A unique sea cave in San Diego is Sunset Cliffs, which has a massive open ceiling that lets in tons of light. Located in Point Loma’s Sunset Cliffs neighborhood, Sunset Cliffs can only be accessed during low tide, and even then, your feet will get wet, so it’s best to wear waterproof shoes with good grip.
For the best experience, visit the caves during sunset and watch the sun dip through the cave’s main entrance.
La Jolla Cove Cave
Despite its name, La Jolla Cove Cave isn’t part of the La Jolla Seven Cave system, but thanks to its position adjacent to La Jolla Cove Beach, it has quickly become a popular spot for California’s sea lions. When the tide is low, you can walk through the cave and gaze upon the tide pools that form inside. Just be aware of the surf, as it can creep up on you without you even realizing it.
Little Sister Cave
The sixth La Jolla cave is Little Sister Cave, which sits next to White Lady Cave (which we’ll get into shortly.) Little Sister Cave is the smallest of all seven caves, but good things come in small packages, and it shouldn’t be overlooked just because of its size.
Valley of the Moon
Valley of the Moon is a boulderer’s dream as the remote, high-desert wilderness destination offers stunning views, numerous rock-climbing crags, and epic off-road trials.
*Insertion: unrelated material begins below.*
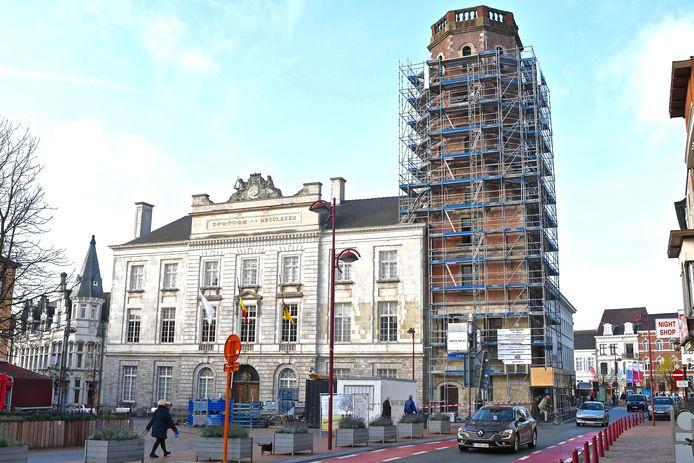 Het belfort stond een paar maanden in de stellingen voor een grondige renovatie.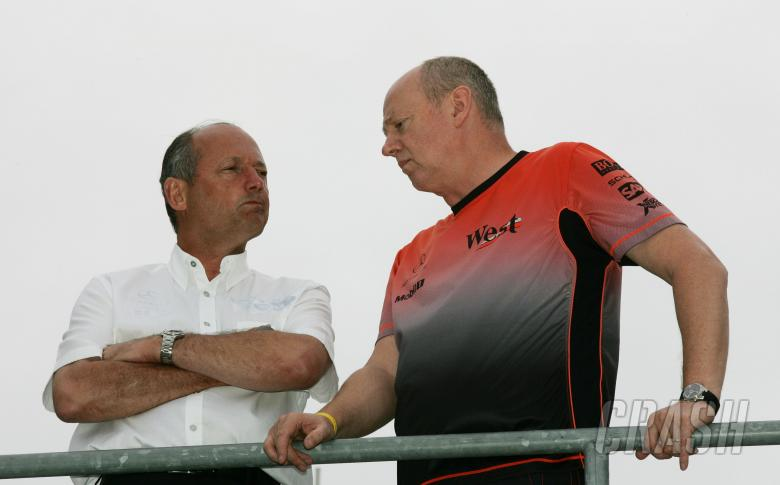 Ron Dennis and Steve Hallam discuss tactics at the United States Formula One Grand Prix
Formed millions of years ago by erosion of the San Andreas fault, Valley of the Moon features various caves and mine shafts for visitors to explore, with two of the best being Smuggler’s Cave and Elliot’s Mine Trail.
White Lady Cave
And the seventh and final San Diego La Jolla Cave is White Lady Cave, which got its name from local folklore. It’s said that a newlywed couple were visiting Los Angeles when the wife got swept away by the tide. The husband claimed that the waves crashing into the cave reminded him of his wife’s white dress, giving it the name White Lady Cave.